An hour ago, we released the results of our free agent crowdsourcing project, in the form of a list sorted by the highest projected contract values. On that list, Tim Lincecum was projected to sign the 10th largest free agent contract of any player this winter, coming in at $40 million over three years, even though it is pretty clear that the Giants are going to make Lincecum a qualifying offer, which will require any team signing him to give up a draft pick and the draft dollars that go along with that spot.
The crowd was not so optimistic about Dan Haren, however. He’s projected to earn $19 million over two years, and the two years is rounded up from an actual estimate of 1.76 seasons, so it might be fair to categorize that as one guaranteed year and the expectation of some kind of vesting or team option. There is basically no chance that the Nationals will make Haren a qualifying offer, so he will come free of draft pick compensation to any signing team.
That’s a pretty huge gap in expected cost, especially once you factor in the draft pick. We’re talking double the guaranteed money, plus whatever value a team places on the draft dollars it is giving up, which will almost certainly translate into a few million of extra lost value. Once you factor in the value of the draft pick, the projected cost difference between the two hurlers is around $25 million. And yet, no matter how you slice their recent performance data, they look pretty darn similar.
Here is a table of their recent performance data, broken up into three different timelines. The first line is just 2013 performance, so you can see what both pitchers did last year. Then, below that, we add in 2012 data, so it’s the last two years. And then, finally, we add in 2011, so it’s the last three years. Go ahead and see if you can figure out an area where Lincecum has been better than Haren.
Last year, from a results perspective, they were nearly identical. Their BB/K/GB rates suggest above average performance, but problems with home runs and runner stranding pushed their run totals to something close to replacement level. When you add in 2012 data, the story is basically the same, except Haren takes a bit of a lead by ERA. Toss in 2011, and Haren pulls way ahead by results while maintaining a slight lead in peripherals.

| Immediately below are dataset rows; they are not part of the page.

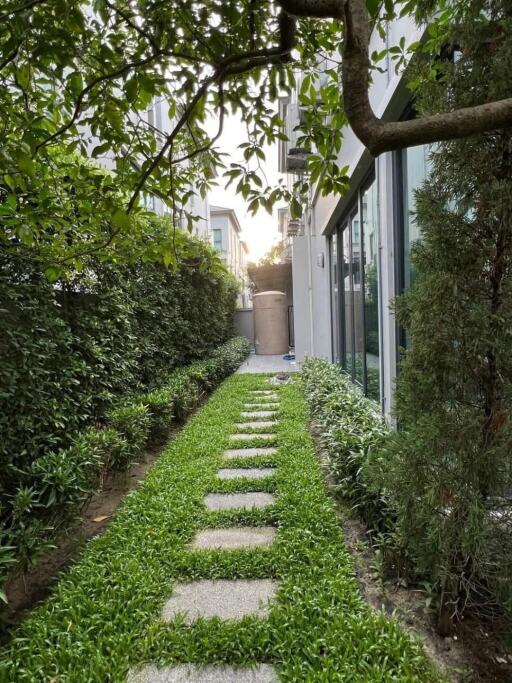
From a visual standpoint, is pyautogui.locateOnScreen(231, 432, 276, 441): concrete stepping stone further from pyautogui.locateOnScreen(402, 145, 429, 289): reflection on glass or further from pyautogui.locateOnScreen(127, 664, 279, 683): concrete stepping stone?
pyautogui.locateOnScreen(127, 664, 279, 683): concrete stepping stone

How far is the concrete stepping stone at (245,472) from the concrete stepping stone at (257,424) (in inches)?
54.8

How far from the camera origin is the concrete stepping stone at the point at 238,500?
10.0 ft

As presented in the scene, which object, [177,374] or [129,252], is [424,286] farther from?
[177,374]

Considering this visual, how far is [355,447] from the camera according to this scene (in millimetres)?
3064

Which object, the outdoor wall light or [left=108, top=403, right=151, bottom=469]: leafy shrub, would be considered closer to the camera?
[left=108, top=403, right=151, bottom=469]: leafy shrub

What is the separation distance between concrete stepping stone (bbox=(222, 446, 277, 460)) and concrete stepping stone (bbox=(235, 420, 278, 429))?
0.79m

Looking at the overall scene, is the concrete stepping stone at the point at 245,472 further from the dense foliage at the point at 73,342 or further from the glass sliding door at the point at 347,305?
the glass sliding door at the point at 347,305

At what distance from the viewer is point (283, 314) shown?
14.8 m

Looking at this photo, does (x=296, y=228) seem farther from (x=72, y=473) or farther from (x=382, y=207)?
(x=72, y=473)

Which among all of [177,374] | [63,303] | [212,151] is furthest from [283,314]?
[212,151]

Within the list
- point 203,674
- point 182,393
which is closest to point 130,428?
point 182,393

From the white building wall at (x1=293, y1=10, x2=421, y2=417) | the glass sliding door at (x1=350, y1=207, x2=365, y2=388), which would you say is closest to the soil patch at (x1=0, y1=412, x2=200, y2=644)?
the white building wall at (x1=293, y1=10, x2=421, y2=417)

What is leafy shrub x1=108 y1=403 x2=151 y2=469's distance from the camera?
361 cm

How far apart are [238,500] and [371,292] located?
2744 mm
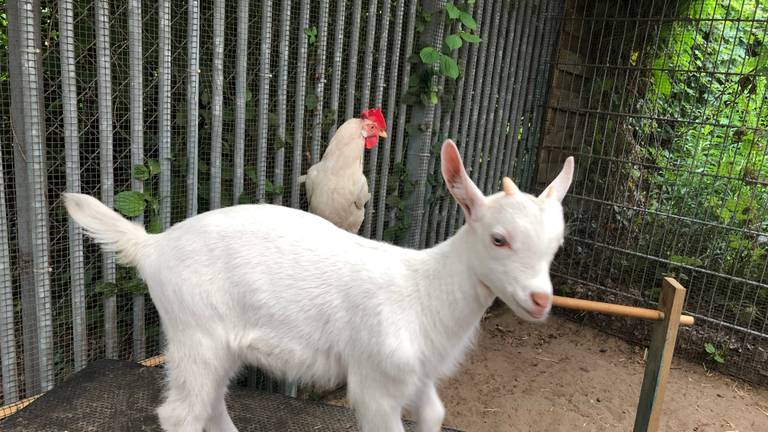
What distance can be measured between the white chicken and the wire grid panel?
3.27 m

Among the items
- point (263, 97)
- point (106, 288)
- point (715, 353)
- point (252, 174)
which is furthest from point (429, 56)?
point (715, 353)

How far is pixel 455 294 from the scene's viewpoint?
6.42 ft

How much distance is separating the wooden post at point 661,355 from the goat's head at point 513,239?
91 centimetres

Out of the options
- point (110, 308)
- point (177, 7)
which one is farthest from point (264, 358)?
point (177, 7)

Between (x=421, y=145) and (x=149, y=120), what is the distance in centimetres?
211

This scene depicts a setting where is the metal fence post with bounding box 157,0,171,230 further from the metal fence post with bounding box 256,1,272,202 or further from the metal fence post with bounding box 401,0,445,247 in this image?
the metal fence post with bounding box 401,0,445,247

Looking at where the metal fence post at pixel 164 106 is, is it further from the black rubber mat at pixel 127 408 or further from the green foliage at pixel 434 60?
the green foliage at pixel 434 60

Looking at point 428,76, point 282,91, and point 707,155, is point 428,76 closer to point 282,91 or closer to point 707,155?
point 282,91

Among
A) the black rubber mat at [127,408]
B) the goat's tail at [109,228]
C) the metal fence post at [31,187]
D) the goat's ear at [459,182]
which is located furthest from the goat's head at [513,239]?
the metal fence post at [31,187]

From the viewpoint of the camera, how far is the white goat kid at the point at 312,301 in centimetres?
192

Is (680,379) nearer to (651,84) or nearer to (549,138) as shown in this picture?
(549,138)

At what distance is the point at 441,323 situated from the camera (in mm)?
1966

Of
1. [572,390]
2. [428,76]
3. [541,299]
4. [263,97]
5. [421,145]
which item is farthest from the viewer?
[572,390]

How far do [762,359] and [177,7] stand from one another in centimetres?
564
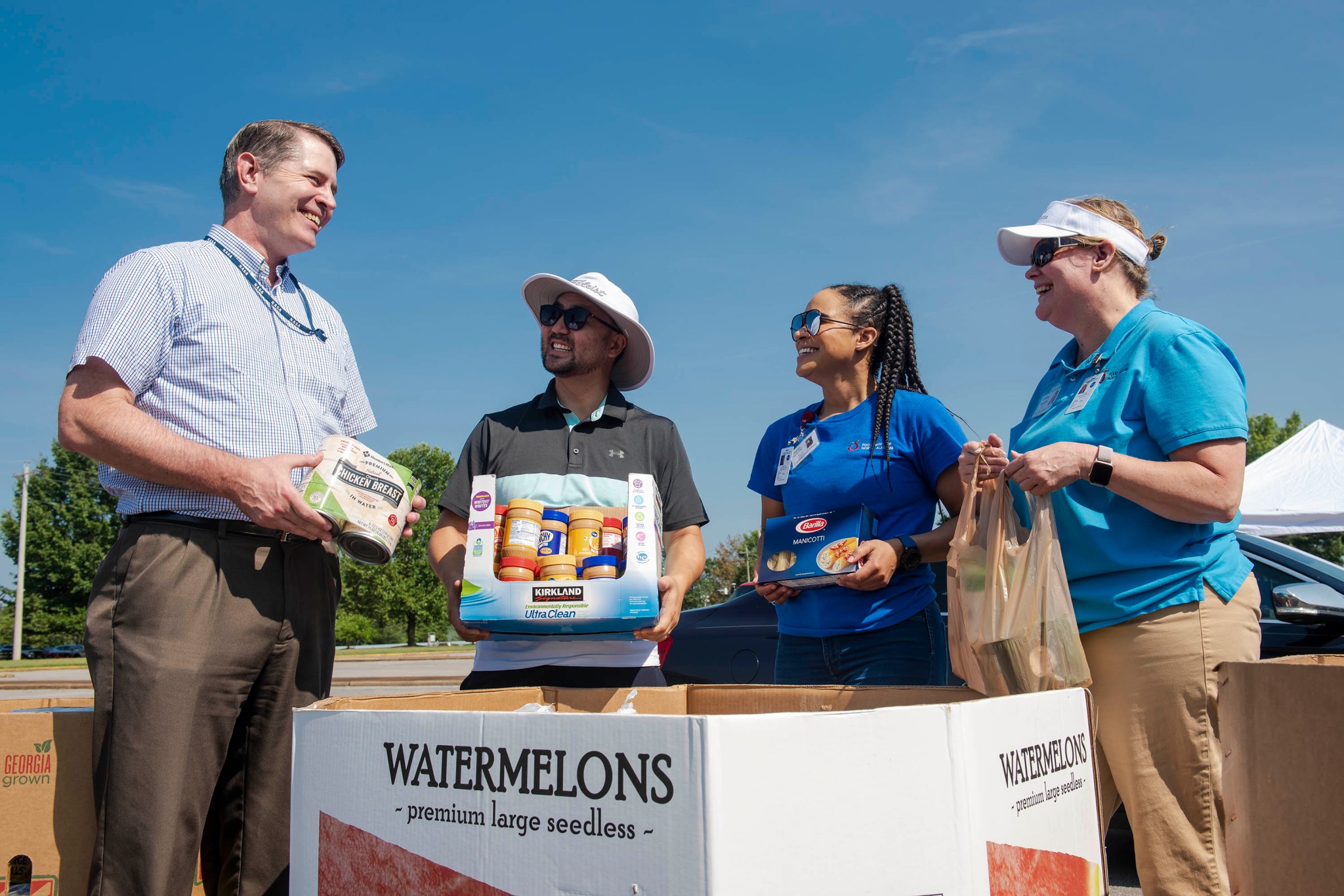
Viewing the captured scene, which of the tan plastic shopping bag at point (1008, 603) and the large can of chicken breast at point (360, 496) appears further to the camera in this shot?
the large can of chicken breast at point (360, 496)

Lincecum gets more strikeouts and more groundballs, but Haren walks half as many batters as Lincecum does. Their HR/FB rates, BABIPs, and LOB% are all nearly identical. The overall packages are pretty similar in terms of expected results, but Haren’s actual results over the last three years have been a little bit better than Lincecum’s. So why do people think Lincecum is worth the Shane Victorino contract — plus the loss of a draft pick — while Haren is settling for something closer to the Joe Blanton deal?

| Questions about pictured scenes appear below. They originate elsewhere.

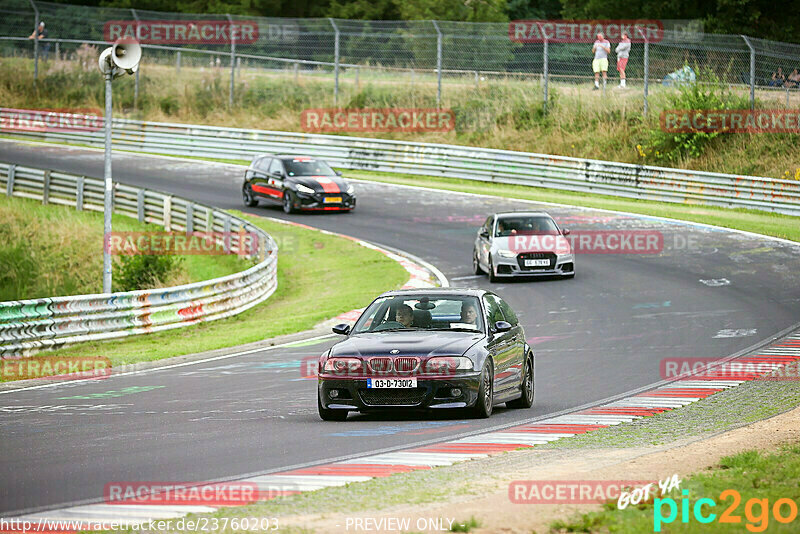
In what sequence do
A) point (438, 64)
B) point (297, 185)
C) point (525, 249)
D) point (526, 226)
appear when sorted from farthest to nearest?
1. point (438, 64)
2. point (297, 185)
3. point (526, 226)
4. point (525, 249)

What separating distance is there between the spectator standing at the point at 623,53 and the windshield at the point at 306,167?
33.7ft

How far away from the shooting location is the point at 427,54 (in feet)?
139

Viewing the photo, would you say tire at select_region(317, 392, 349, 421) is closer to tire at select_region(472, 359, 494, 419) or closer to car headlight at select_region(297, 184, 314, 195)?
tire at select_region(472, 359, 494, 419)

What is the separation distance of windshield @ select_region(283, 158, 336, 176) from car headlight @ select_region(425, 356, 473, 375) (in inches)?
958

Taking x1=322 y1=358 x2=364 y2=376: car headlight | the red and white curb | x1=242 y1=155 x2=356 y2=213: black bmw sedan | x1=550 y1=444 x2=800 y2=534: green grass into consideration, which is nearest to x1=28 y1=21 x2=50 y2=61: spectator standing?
x1=242 y1=155 x2=356 y2=213: black bmw sedan

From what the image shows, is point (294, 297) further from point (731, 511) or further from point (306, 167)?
point (731, 511)

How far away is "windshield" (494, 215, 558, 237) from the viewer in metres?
25.2

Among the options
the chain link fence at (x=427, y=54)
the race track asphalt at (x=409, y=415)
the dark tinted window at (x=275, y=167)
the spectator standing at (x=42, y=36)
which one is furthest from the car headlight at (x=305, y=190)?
the spectator standing at (x=42, y=36)

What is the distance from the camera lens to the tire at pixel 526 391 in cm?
1280

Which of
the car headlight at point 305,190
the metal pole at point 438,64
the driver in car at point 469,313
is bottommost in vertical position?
the car headlight at point 305,190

Well, for one thing, there’s age. Haren is nearly four years older than Lincecum and has 600 more big league innings on his arm, so it’s easier to believe that Haren’s recent HR problems are the result of him losing his stuff as he heads towards the end of his career. People are less likely to see long term upside in a guy headed into his age-33 season as well, so even if you bet correctly on Haren being a rebound candidate, you’re probably not getting a long term rotation workhorse, while a bounce back from Lincecum could theoretically put you in position to re-sign a guy who still has several years left as a quality starter.
But, is that potential longer term reward, which you’d have to pay for with a new fancier contract in order to extract value from, really worth the significant cost difference? I don’t think so. I think the perception is that Lincecum is just a better pitcher than Haren, and so in the short term, you’re buying low on a potential ace versus just settling for a hittable end-of-the-rotation starter. That perception could be fueled by a number of things, including the fact that Lincecum’s best years were better than Haren’s best years, and perhaps the lingering memory of back-to-back Cy Young seasons still hold some weight with the crowd.
I’d suggest that Haren’s 2008/2009 seasons in Arizona were nearly as good, however, and that there’s never really been as large of a gap between them as it might appear. Especially once you factor in Haren’s impeccable track record of health — even his DL stint this summer was more of a mental health break than an actual injury — I find it hard to believe that Lincecum is actually that much more of an attractive free agent than Haren. These are the kinds of similar players where one probably shouldn’t have a strong preference either way, and the likely presence of a qualifying offer for Lincecum might even be enough to push you to prefer Haren.
At these expected prices, I wouldn’t have much interest in Lincecum, but I do think Haren might be a nifty bargain. They probably should sign for something much more similar in price to each other than what is projected here. It will be interesting to see how MLB GMs price these two comparable pitchers this winter.